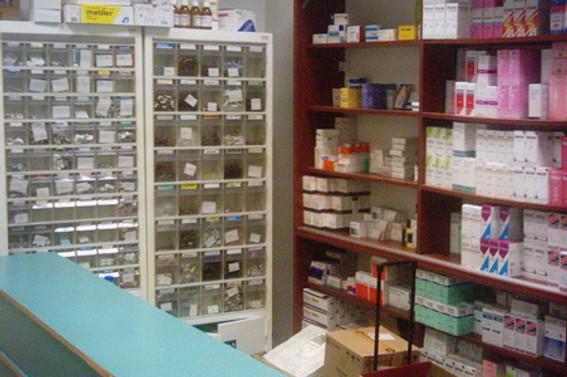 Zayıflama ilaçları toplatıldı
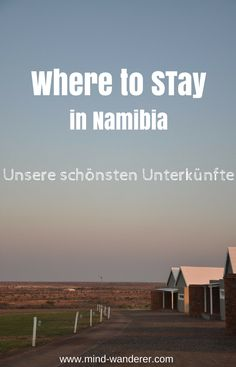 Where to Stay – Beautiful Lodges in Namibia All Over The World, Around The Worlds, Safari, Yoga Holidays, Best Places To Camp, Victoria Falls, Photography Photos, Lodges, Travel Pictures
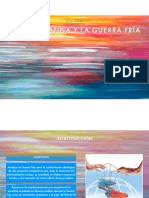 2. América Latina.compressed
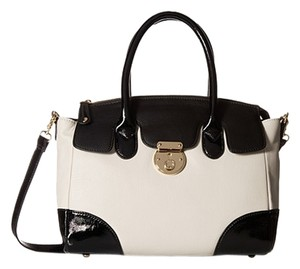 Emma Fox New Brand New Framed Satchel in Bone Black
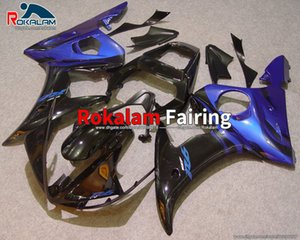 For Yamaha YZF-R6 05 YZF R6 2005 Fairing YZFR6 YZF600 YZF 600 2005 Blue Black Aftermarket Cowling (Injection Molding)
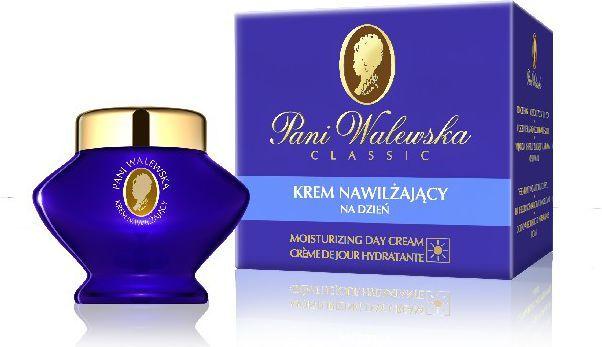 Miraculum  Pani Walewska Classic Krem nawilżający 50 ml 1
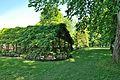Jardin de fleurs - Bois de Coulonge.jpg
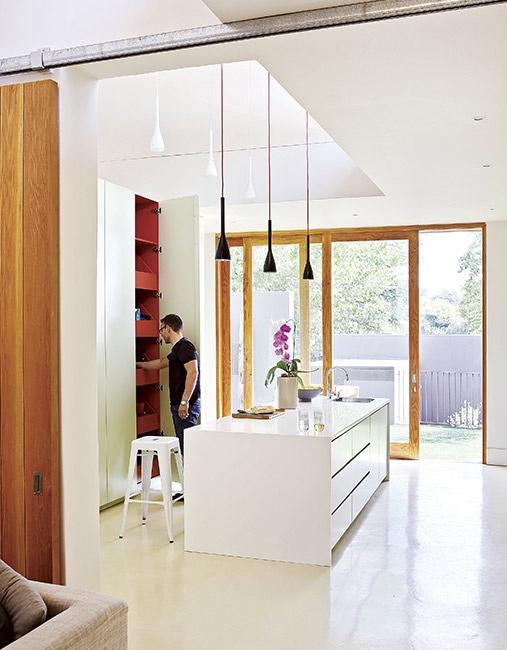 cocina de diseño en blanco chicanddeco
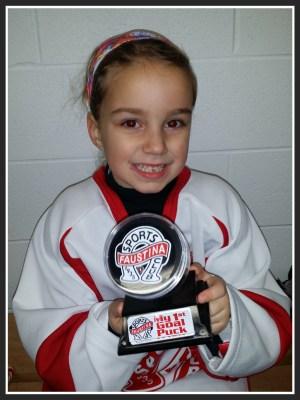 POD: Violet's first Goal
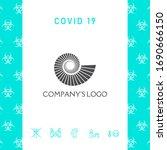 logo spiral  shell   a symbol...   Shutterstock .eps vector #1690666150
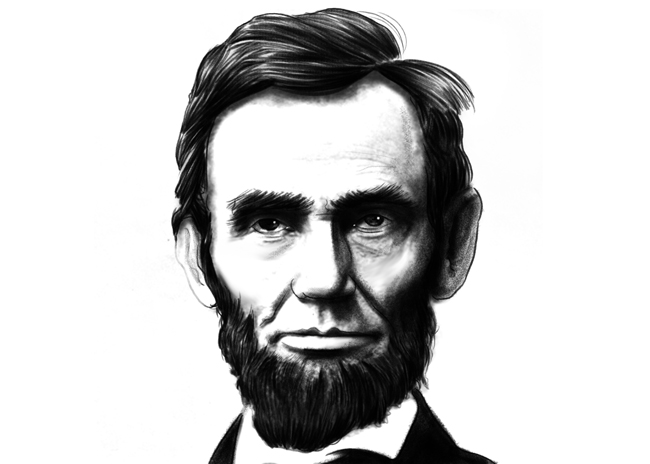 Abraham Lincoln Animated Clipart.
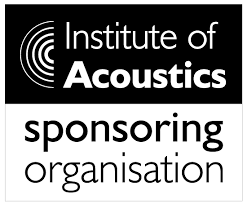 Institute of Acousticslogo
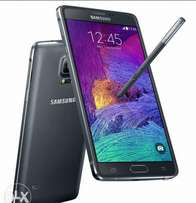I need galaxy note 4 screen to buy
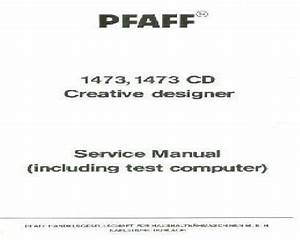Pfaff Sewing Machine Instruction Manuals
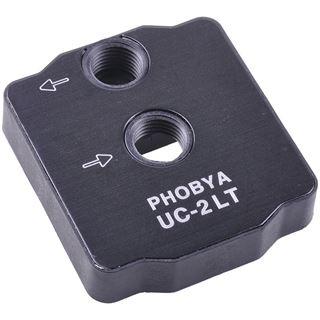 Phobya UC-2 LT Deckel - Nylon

++++++++++

• [Requirement]: From the line containing "I need galaxy note 4 screen to buy" to the end of the listing, restate each line word for word and nothing more; the pictures stay out.

• [Result]:
I need galaxy note 4 screen to buy
Pfaff Sewing Machine Instruction Manuals
 Phobya UC-2 LT Deckel - Nylon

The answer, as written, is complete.